Nikitas Hatzimihail (University of Cyprus, Department of Law) has posted Reflections on the International Dimension of Private International Law (R Jafferali, V Marquette, A Nuyts (eds.), LIBER AMICORUM NADINE WATTÉ (Brussels, 2017: Larcier), pp. 287-302) on SSRN. Here is the abstract:
This essay explores the relationship between “international law” (defined in the broadest possible sense) and private international law. It is concerned both with the actual role of international structures in contemporary conflicts doctrine and with the ways in which such structures are invoked, consciously or unconsciously, in the discourse of private international law. Despite – or because of – these presentist concerns, this essay relies heavily on the history of private international law for illustrations and empirical validation. In that sense, it forms part of a long-term project on the parallel study of the history of private international law and its roles in contemporary doctrine.

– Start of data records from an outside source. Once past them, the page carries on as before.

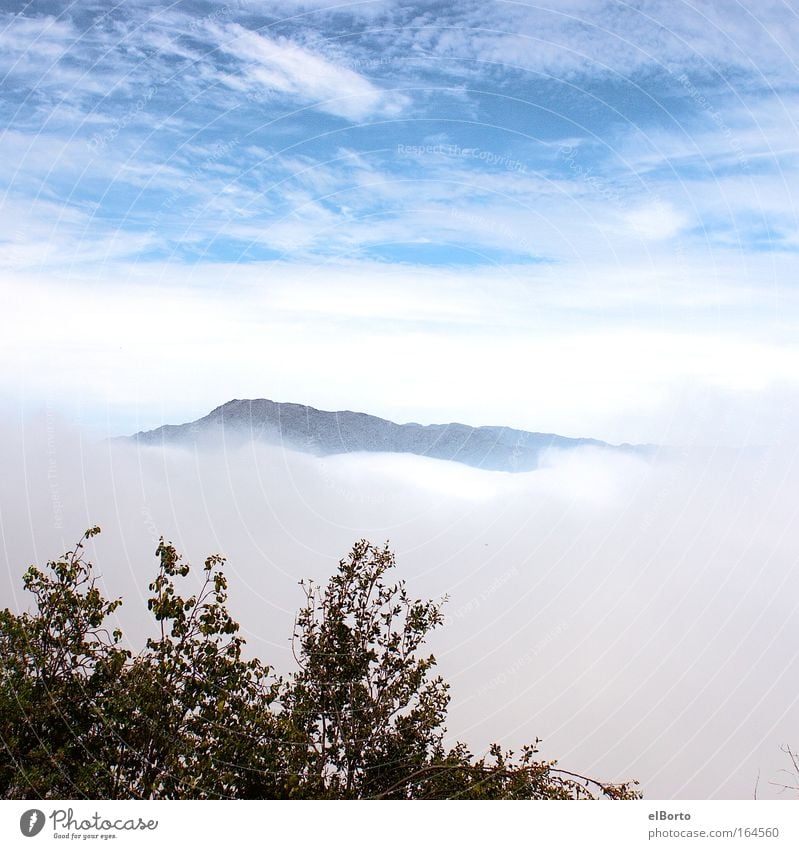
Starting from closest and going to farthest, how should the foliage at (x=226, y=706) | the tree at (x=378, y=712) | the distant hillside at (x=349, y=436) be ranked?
the foliage at (x=226, y=706) < the tree at (x=378, y=712) < the distant hillside at (x=349, y=436)

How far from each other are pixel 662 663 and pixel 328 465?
83.2ft

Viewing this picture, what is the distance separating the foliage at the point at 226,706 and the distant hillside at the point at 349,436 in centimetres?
750

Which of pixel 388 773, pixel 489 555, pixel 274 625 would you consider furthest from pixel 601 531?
pixel 388 773

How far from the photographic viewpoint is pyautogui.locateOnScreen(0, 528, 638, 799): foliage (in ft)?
21.1

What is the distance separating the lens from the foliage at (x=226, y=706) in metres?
6.44

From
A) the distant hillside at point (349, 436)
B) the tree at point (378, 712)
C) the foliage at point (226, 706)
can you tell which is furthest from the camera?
the distant hillside at point (349, 436)

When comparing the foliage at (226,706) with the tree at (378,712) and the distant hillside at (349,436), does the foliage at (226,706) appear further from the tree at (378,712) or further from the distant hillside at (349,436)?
the distant hillside at (349,436)

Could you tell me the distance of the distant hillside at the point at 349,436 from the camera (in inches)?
664

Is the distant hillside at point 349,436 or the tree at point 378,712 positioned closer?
the tree at point 378,712

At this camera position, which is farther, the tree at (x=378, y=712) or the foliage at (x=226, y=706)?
the tree at (x=378, y=712)

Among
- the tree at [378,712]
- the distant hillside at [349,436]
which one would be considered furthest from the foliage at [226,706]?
the distant hillside at [349,436]

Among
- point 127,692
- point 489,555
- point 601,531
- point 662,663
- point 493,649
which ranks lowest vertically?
point 662,663

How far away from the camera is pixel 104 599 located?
734cm

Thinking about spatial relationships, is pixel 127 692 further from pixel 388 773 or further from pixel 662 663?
pixel 662 663
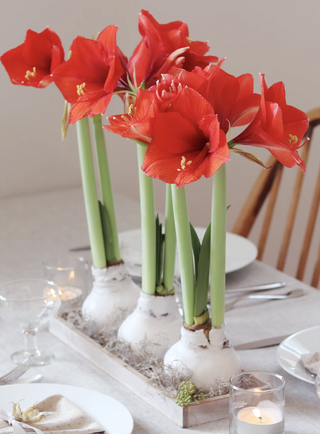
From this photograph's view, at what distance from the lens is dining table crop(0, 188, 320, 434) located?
723mm

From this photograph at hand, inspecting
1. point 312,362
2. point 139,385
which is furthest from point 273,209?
point 139,385

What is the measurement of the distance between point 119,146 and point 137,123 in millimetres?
1657

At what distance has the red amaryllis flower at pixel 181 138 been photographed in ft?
1.86

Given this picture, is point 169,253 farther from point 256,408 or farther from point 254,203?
point 254,203

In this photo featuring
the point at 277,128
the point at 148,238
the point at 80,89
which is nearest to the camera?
the point at 277,128

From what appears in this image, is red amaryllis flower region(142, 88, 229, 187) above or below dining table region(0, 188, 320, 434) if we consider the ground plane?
above

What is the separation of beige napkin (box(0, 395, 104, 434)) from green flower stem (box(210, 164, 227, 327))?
0.19m

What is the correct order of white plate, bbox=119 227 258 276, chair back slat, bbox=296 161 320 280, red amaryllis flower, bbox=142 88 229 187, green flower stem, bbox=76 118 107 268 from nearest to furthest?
red amaryllis flower, bbox=142 88 229 187, green flower stem, bbox=76 118 107 268, white plate, bbox=119 227 258 276, chair back slat, bbox=296 161 320 280

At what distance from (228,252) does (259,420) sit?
66cm

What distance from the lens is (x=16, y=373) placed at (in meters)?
0.82

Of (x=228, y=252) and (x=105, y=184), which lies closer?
(x=105, y=184)

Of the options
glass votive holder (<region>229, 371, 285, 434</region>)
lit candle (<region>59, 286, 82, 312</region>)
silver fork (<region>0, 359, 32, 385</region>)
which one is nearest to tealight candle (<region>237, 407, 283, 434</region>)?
glass votive holder (<region>229, 371, 285, 434</region>)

This Essay is divided into three parts. The first part serves as a theoretical introduction to the complex, triangular relationship between domestic/private law, public/international law and private international law. The relationship is approached in doctrinal and sociological terms, from the point of view of private international law. It will be argued that the “international” dimension of the conflict of laws (also defined as the identification of a perspective “external” to the forum) has both a normative and a descriptive function. This distinction is further explored in the subsequent two parts, using illustrations from recent history.
The history of private international law bears witness to a persistent effort, at least in the past one and a half centuries, to harmonize law on the international plane, whether with regard to conflicts rules or private-law regimes themselves; we could classify such endeavours under the notion of the mobilization of the “international” as governance. In these instances, invocations of the “external perspective” aim at achieving a normative goal: for example, a unified and codified conflict of laws is a worthy objective, which will in turn contribute to the growth of – and belief in – positive international norms regulating the conduct – and allocating jurisdiction between – nations or states. Uniform substantive-law regimes exemplify a different kind of international (or even a-national) governance.
But the history of twentieth-century private international law is also the history of what we could call the mobilization of the “international” as doctrinal foundation (a pattern also observable in doctrinal systems going back to the beginnings of conflicts doctrine in the High Middle Ages). Most authors indeed may start their conflicts treatments by invoking lofty images of a world society or a common legal envirnoment, or by alluding to Hobbesian realism, but they appear to be primarily concerned with providing a doctrinal/theoretical anchor (“foundation”) to their pre-existing doctrinal systems and the doctrinal solutions proposed or affirmed therein.